Traduit de l’allemand (Autriche) par Elisabeth Landes, Sabine Wespieser, août 2026, 224 p., 22 €
Robert Seethaler, auteur des romans « Le Tabac Tresniek », « Une vie entière » ou « Le Champ », ses plus grands succès, raconte ici un an de la vie d’une rue. L’histoire commence par l’installation d’un bouquiniste au numéro 24 de la rue de la Lande. Sa boutique, l’ancien local d’un marchand de charbon, est encadrée par une boulangerie et par la maison des services communaux. Le long de cette voie animée se succèdent une quincaillerie, une fleuriste, un café, un petit restaurant, une maison de retraite, un médecin. Le lecteur devient un flâneur entraîné par le mouvement de la vie collective, un promeneur qui, levant les yeux vers les fenêtres des immeubles, devine des silhouettes, tout en identifiant des voix individuelles : celles d’un habitant historique, d’une jeune femme venue s’installer dans l’appartement de sa tante, d’un pensionnaire de la résidence pour personnes âgées… Grâce à une forme chorale et fragmentaire particulièrement maîtrisée, parfaitement adaptée au parcours spatial et temporel, l’auteur fait émerger des conversations et des monologues, et établit l’identité de sa population, véritable modèle réduit de la société. L’histoire du lieu se recompose à travers la mémoire des plus vieux, dans un mouvement à la fois diachronique et synchronique : essentiellement ouvrière au début du XXe siècle, la rue s’est transformée, a subi les calamités de deux guerres et concentre de nos jours une petite classe moyenne composée de résidents de longue date, de nouveaux venus et d’immigrés ostracisés.

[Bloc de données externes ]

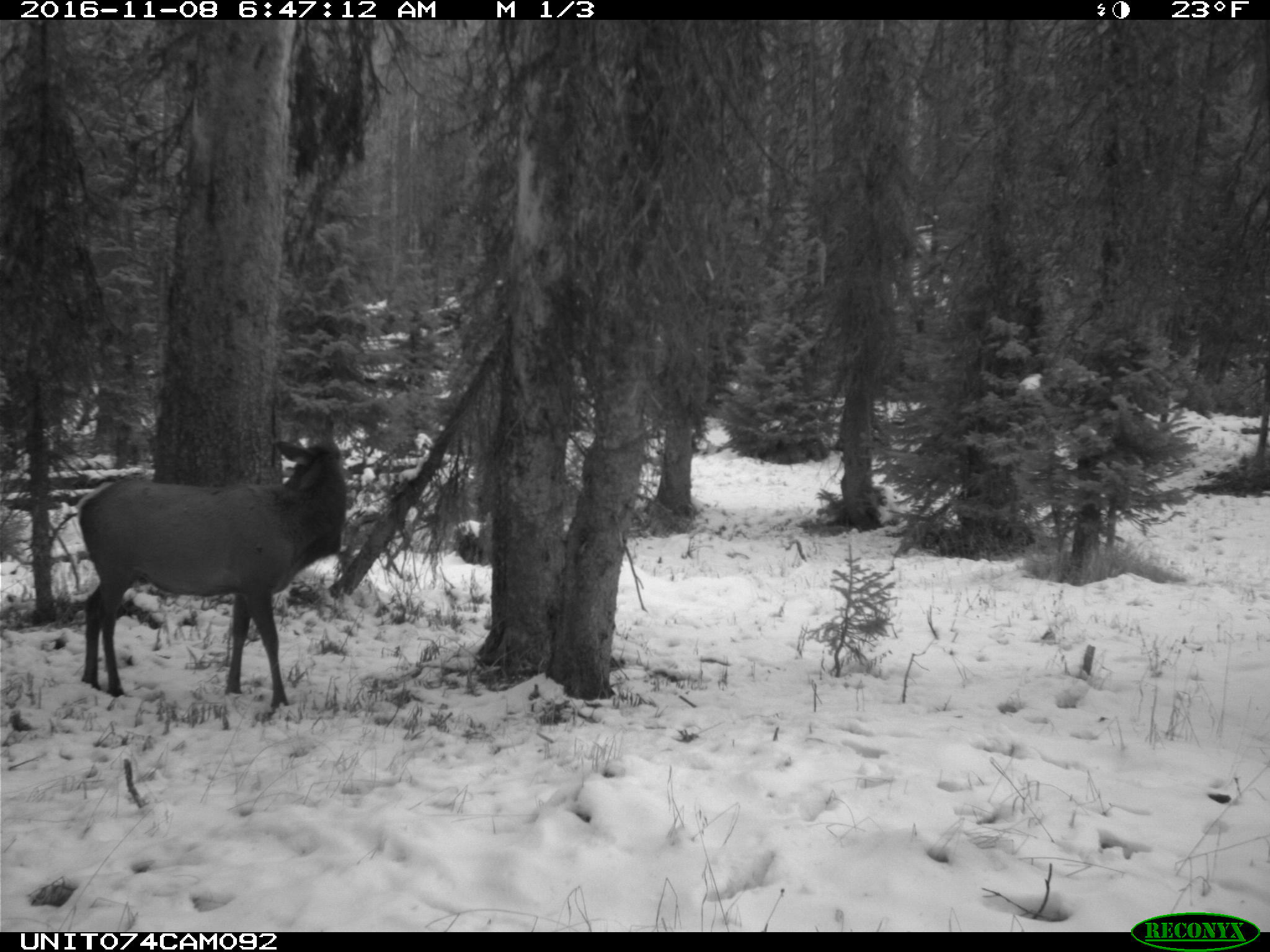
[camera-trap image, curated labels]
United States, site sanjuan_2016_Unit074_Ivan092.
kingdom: Animalia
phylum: Chordata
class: Mammalia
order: Artiodactyla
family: Cervidae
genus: Cervus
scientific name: Cervus elaphus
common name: red deer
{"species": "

Or, ce microcosme vacille sur ses fondations. Certains détails, comme ces enseignes aux noms symboliques — « La Lune d’or », « L’Étoile du soir », « Lueur du soir » — laissent présager le crépuscule d’un monde sur le point de sombrer. En effet, des promoteurs immobiliers sans scrupules veulent mettre la main sur la rue de la Lande. Entre révolte et résignation, lois détournées et corruption, le rouleau compresseur de la gentrification et de la densification est en marche, qui pourrait bien menacer la physionomie du quartier. Robert Seethaler écrit ainsi une sorte de « Vie mode d’emploi » à l’échelle d’une rue entière où l’on se croise, bavarde, ragote, aime, où certains se disputent et d’autres rêvent, quand d’autres encore confient leur solitude et leurs angoisses. « À force de regarder les choses, on trouve parfois derrière toute façade une beauté si bien cachée qu’elle dépasse notre imagination. » Robert Seethaler possède ce talent : dénicher, au sein du quotidien, cette beauté qu’on appelle humanité.